Parábolas

El Reino de los Cielos se parece al  …

… Kintsugi, la tradición japonesa de convertir las cicatrices en belleza y fortaleza.

La parábola que destila esta tradición artesana es tan obvia que casi sonaría a redundancia. Cambiemos en la descripción de Wikipedia “objeto de cerámica” por “corazón humano” y la tendremos a flor de lectura.

kintsugi

Kintsugi (金継ぎ) (Japonés: carpintería de oro) o Kintsukuroi (金繕い) (Japonés: reparación de oro) es el arte japonés de arreglar fracturas de la cerámica con barniz de resina espolvoreado o mezclado con polvo de oro, plata o platino. Forma parte de una filosofía que plantea que las roturas y reparaciones forman parte de la historia de un objeto y deben mostrarse en lugar de ocultarse, incorporarse y además hacerlo para embellecer el objeto, poniendo de manifiesto su transformación e historia.

La historia del kintsugi (en japonés carpintería de oro) se remonta a finales del siglo XV cuando el shōgun, Ashikaga Yoshimasa envió a China, para ser reparado, dos de sus tazones de té favoritos. Los tazones volvieron reparados pero con unas feas grapas de metal, que los volvían toscos y desagradables a la vista. El resultado no fue de su agrado, así que busco artesanos japoneses que hicieran una mejor reparación, dando así con una nueva forma de reparar cerámicas, convertida en arte.
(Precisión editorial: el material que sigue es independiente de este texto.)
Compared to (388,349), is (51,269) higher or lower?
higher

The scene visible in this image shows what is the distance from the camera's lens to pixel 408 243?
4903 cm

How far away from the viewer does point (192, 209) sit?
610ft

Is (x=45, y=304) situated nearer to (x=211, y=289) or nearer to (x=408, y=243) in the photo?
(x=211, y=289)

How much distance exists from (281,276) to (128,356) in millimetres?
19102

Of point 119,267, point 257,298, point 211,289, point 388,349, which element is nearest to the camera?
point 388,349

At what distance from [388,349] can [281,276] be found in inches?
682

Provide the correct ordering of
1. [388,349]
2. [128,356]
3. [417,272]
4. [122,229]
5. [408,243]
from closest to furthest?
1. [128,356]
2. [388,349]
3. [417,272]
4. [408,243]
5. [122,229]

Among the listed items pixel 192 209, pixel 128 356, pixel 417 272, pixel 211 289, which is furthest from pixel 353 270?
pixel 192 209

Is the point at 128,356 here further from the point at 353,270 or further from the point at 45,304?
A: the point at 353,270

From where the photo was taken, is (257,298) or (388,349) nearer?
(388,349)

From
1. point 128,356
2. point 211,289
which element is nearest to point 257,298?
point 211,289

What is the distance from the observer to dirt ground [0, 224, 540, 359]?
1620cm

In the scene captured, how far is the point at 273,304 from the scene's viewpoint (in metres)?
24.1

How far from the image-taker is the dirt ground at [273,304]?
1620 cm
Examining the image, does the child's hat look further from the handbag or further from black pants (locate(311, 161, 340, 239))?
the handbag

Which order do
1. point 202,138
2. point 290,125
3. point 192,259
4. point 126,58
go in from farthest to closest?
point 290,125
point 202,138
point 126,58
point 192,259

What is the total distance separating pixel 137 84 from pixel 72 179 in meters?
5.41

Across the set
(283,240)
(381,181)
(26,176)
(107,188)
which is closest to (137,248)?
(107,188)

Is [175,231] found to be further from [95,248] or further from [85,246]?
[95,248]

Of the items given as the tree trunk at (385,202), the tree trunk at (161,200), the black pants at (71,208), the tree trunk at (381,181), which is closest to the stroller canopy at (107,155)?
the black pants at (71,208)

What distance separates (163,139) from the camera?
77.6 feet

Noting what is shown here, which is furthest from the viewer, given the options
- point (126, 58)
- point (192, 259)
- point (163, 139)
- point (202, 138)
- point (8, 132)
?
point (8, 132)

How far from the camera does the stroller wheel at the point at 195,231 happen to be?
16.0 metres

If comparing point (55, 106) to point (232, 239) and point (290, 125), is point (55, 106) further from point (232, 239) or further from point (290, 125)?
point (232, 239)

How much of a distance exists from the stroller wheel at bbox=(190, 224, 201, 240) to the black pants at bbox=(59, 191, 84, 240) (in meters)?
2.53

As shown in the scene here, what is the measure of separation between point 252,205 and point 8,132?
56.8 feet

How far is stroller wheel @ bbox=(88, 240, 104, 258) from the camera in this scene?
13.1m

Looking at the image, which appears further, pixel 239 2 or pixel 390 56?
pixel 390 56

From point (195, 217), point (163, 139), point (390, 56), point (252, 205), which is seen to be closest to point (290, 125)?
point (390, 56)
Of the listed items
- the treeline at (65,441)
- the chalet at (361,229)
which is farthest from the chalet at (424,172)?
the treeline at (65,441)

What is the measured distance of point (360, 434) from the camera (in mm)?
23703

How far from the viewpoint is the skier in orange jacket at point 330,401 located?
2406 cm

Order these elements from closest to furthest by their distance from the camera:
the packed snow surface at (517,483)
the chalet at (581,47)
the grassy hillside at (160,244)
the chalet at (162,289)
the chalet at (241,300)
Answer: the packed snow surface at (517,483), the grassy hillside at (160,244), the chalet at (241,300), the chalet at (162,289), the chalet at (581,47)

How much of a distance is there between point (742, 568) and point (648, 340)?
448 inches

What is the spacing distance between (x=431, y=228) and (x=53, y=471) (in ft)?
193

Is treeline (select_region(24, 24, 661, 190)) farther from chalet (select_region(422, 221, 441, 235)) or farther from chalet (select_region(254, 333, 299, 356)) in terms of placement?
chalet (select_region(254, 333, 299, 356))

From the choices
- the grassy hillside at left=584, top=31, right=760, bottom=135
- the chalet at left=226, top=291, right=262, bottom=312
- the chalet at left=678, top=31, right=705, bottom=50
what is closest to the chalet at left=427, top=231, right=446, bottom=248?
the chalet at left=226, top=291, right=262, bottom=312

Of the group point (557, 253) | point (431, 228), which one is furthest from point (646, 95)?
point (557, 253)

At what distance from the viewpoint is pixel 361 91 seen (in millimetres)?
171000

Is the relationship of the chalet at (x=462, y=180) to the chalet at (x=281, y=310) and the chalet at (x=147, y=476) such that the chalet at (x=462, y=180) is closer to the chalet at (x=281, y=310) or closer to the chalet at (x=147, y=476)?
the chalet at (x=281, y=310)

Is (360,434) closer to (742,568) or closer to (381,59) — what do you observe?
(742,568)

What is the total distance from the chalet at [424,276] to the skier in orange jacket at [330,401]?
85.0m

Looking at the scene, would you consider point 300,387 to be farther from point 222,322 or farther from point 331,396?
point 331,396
La técnica y arte de dicha forma de encarar la reparación de los objetos fue tan apreciada que algunos llegaron al punto de ser acusados de romper cerámica para luego poderla reparar con dicho método, sobre la base de que la complejidad de la reparación transforma estéticamente la pieza reparada, dándole así un nuevo valor. De esa manera se da el caso de que antiguas piezas reparadas mediante este método sean más valoradas que piezas que nunca se rompieron. “Si bien el proceso está asociado con los artesanos japoneses, la técnica ha sido aplicada a piezas de cerámica de otros orígenes, entre ellos China, Vietnam y Corea”.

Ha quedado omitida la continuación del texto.